[Dataset excerpts]
━━━━━━━━━━━━━━━━━━━━

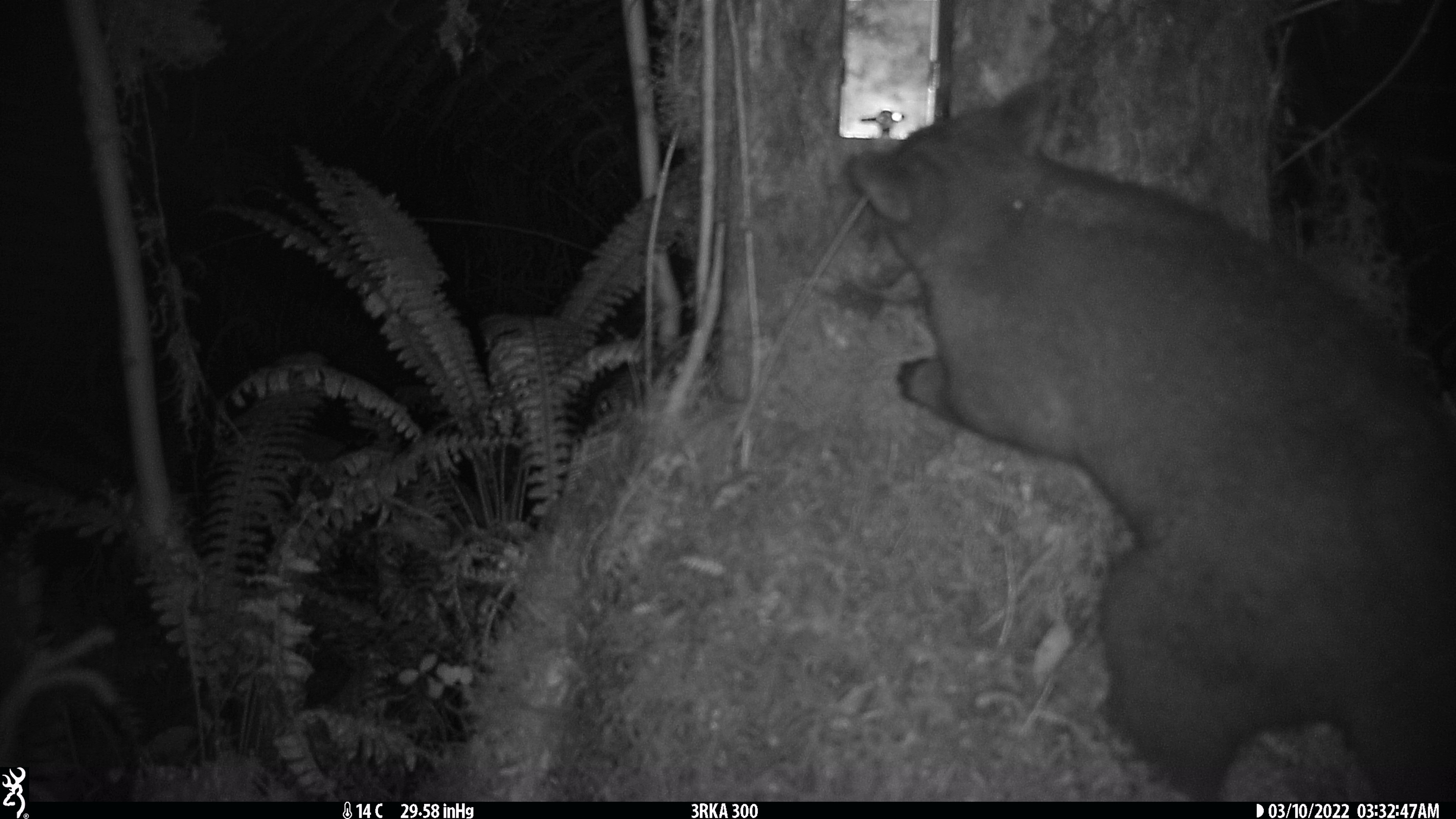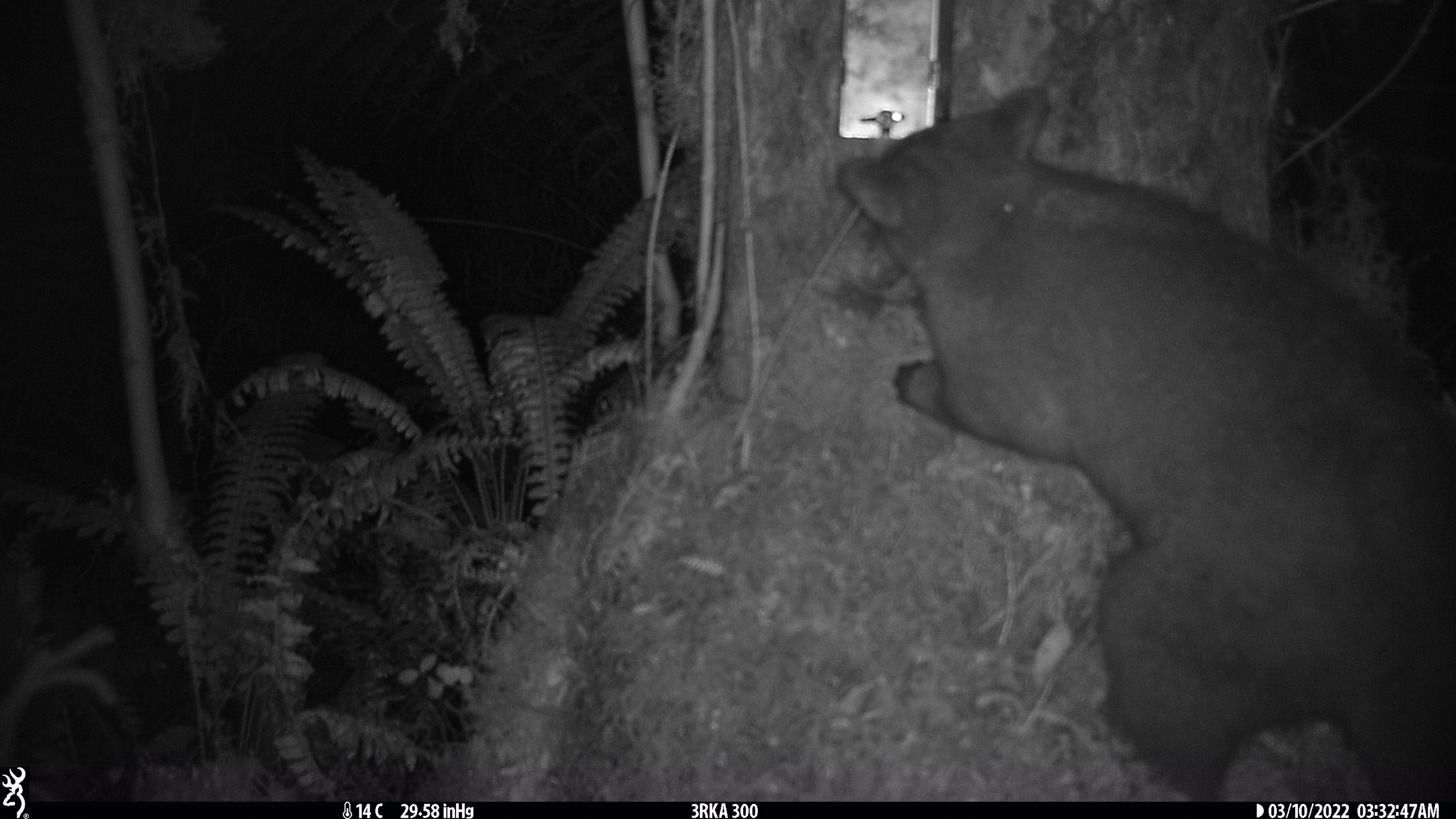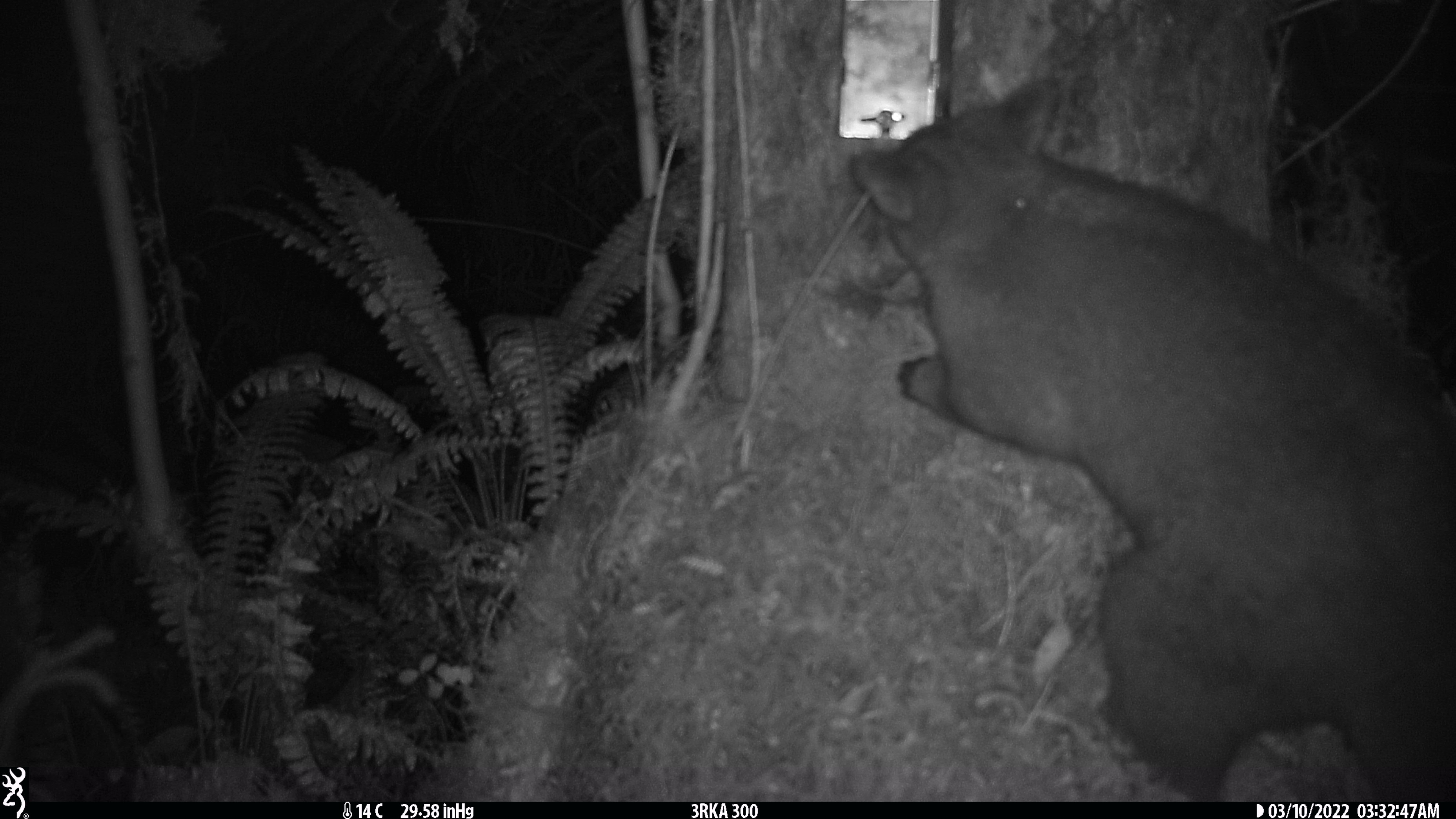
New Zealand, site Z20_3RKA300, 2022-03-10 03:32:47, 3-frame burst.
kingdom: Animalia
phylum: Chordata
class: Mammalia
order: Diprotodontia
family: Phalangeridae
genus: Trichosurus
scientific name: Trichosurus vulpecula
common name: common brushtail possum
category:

━━━━━━━━━━━━━━━━━━━━

| Exercise details |
Transcribe the entries above word for word, but leave every picture out of your copy.

| Output below |
New Zealand, site Z20_3RKA300, 2022-03-10 03:32:47, 3-frame burst.
kingdom: Animalia
phylum: Chordata
class: Mammalia
order: Diprotodontia
family: Phalangeridae
genus: Trichosurus
scientific name: Trichosurus vulpecula
common name: common brushtail possum
category:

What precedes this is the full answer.